God seemed to be telling him "you can't hate anybody white because I died for them , too." It's become his ministry's message -- emphasizing racial reconciliation within the body of Christ.
"Revelation tells us that when we get to heaven everybody's going to be there," he said.
But Hutcherson's church is not unique. Congregations across the country are breaking down racial barriers, altering the long-segregated landscape of Sunday worship.
"This church's multi-racial congregation sets it apart here in South Carolina, a state with a long history of racial prejudice, sending the message that God's spirit is being poured out on all people," he said.
The Bible's Stance on Race
Ron Carpenter pastors Redemption World Outreach Center in Greenville, S.C.
"A great church is a diverse church," he said. "There is something everyone can learn from another ethnic group that will reveal another side of God they've never seen."
Carpenter says his desire was to start a multi-ethnic church.
"It's just responsible if you call yourself a Christian to realize that this wall that has separated us is not of God. And Ephesians 2 says He has removed the wall that has divided us and now we all have become one in Christ," Carpenter said.

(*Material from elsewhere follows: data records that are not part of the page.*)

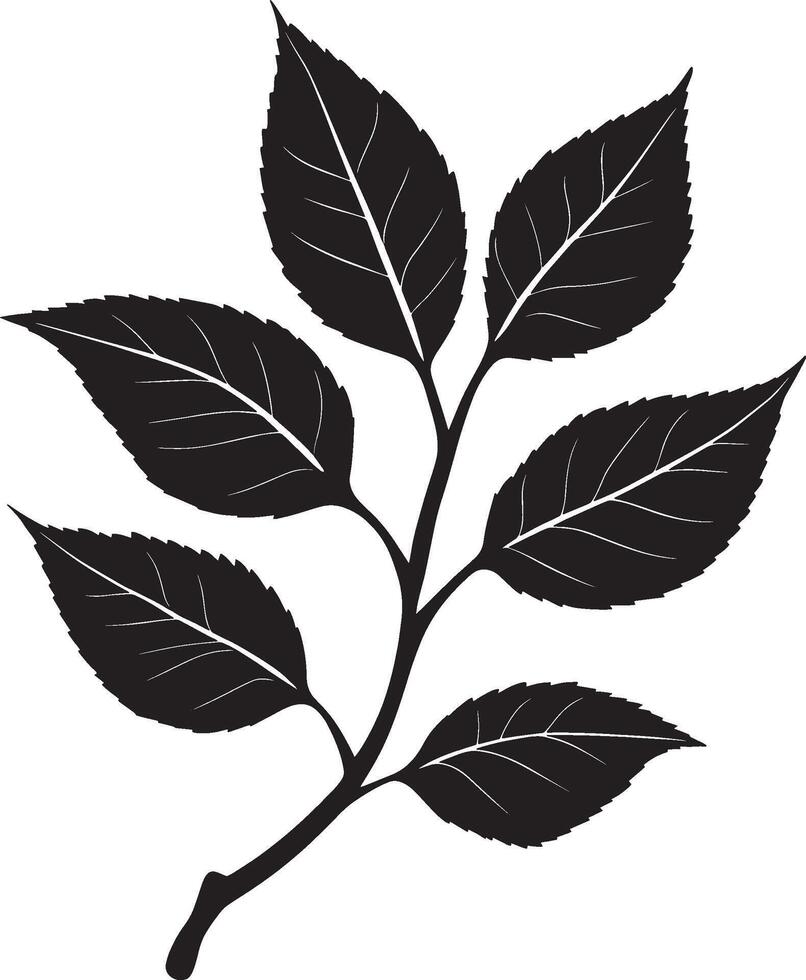 Black illustration of a simple leave silhouette vector
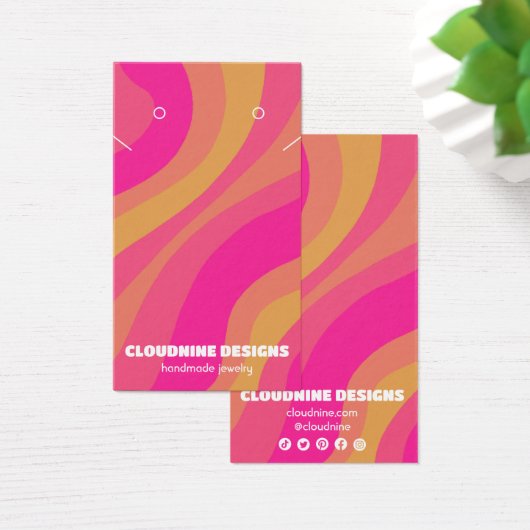 Retro Wave Oorbel Ketting Sieraden Display Kaart (Bureau)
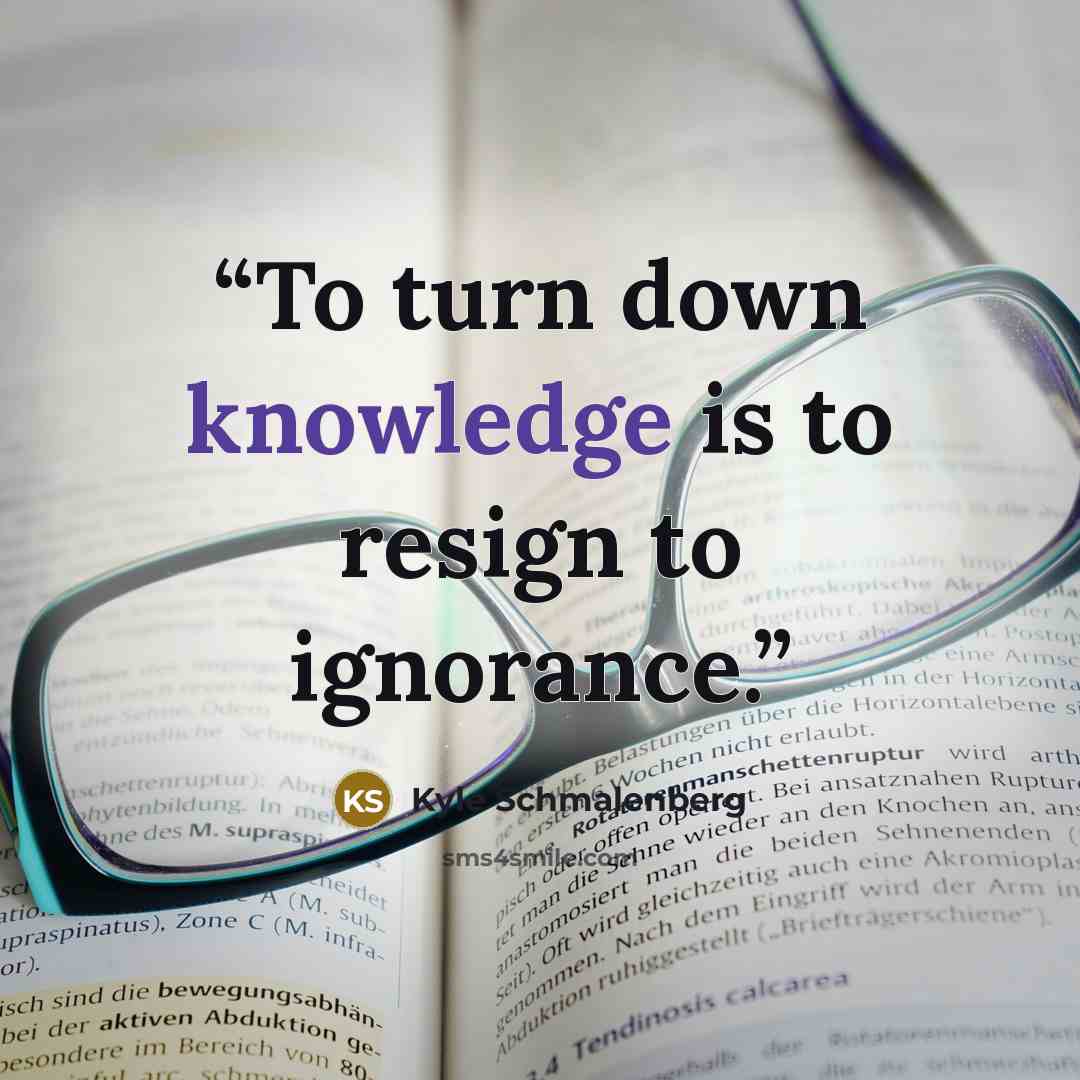 “To turn down knowledge is to resign to ignorance.” quote by Kyle Schmalenberg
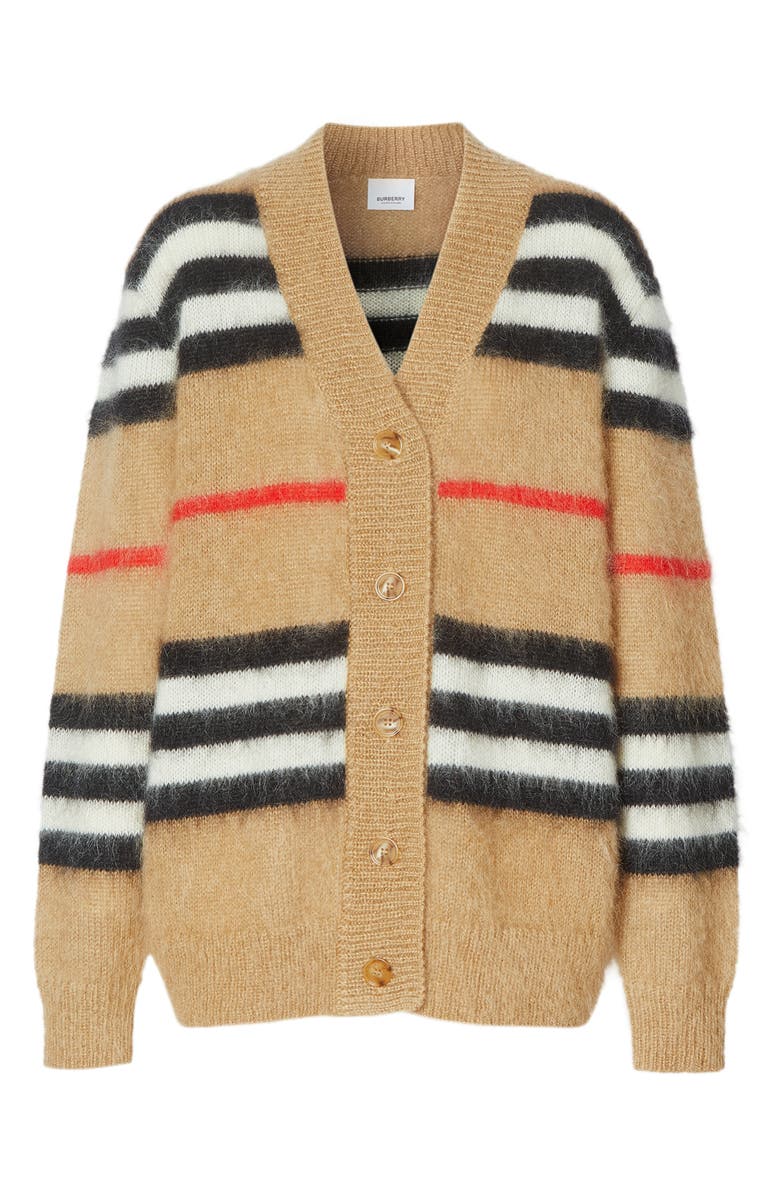 Burberry Gamtoos Icon Stripe Mohair Blend Cardigan, Alternate, color, 
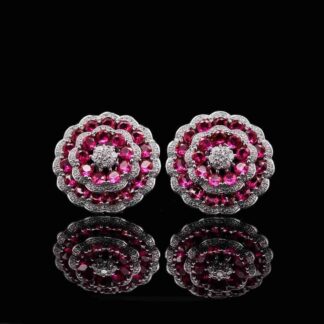 Omnia Floral Halo Earrings with Ruby Red Simulated Diamonds in 92.5 Silver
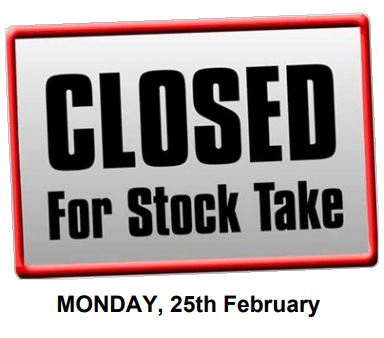 Annual stock take - 25.02.2019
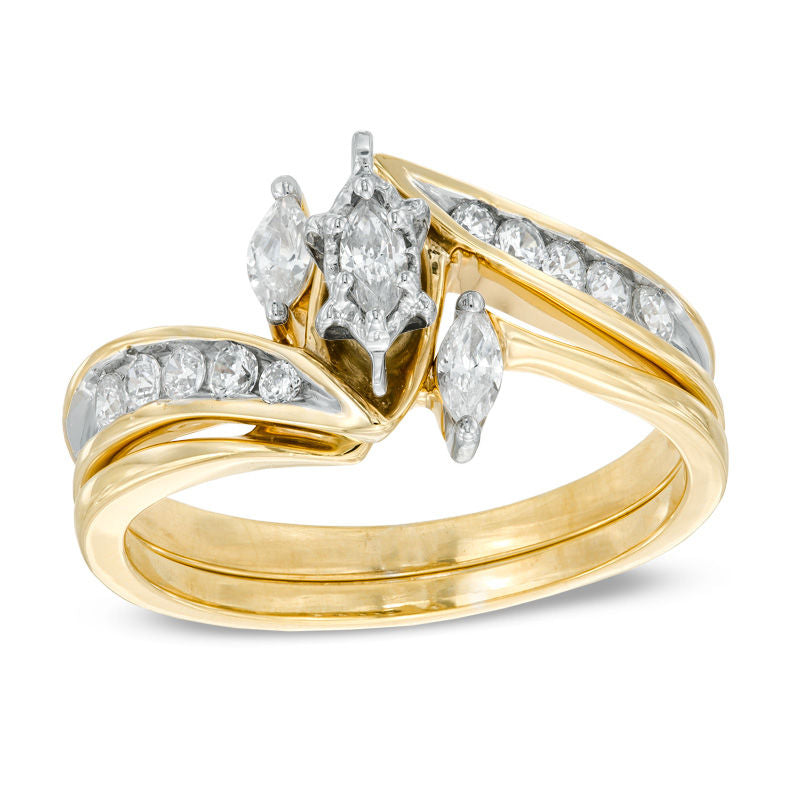 1/2 CT. Marquise Diamond Three Stone Bridal Engagement Ring Set in 14K Gold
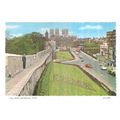 YORK MINSTER AND CITY WALLS unused vintage post...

He also began to use the Bible to teach that racism is wrong.
"You don't change the way things are until you change the way people think," he said. "What I began to do by the word of God was I began to expose ignorance, began to expose falsehoods, began to expose lies - some things that people had been taught early."
"They had grown up with this thinking maybe whites about blacks, blacks about whites and so on. They had learned something really early that wasn't even true about each other," he said.
Another part of Redemption's success is its outreach to minorities in the community.
"When we started this church the church was a predominately white church. Apostle Ron had a vision of a multi-racial, multi-cultural church, and so we started the outreach running buses into the inner city," Hasker Hudgens, Redemption's director of evangelism, said.
"We found out that the inner city was predominately black and so when we started loading up families bringing them to church. It integrated our church," he said.
People from all walks of life are embracing the message.
"We don't see color. We're just all God's children and I like that all my friends are very diverse. Color is nothing for me," Redemption member Shannon Wydman said.
The question now is whether this sanctuary diversity is just a fad or a permanent shift?
"Have you ever wondered what the kingdom of heaven is like? Then this is the place. We just portray what heaven is like," Redemption member Mapitso Rivera said.
Antioch worship leader Dr. Stephen Newby said, "This is what God is doing. God is gathering his people so that he will be glorified. It's very simple."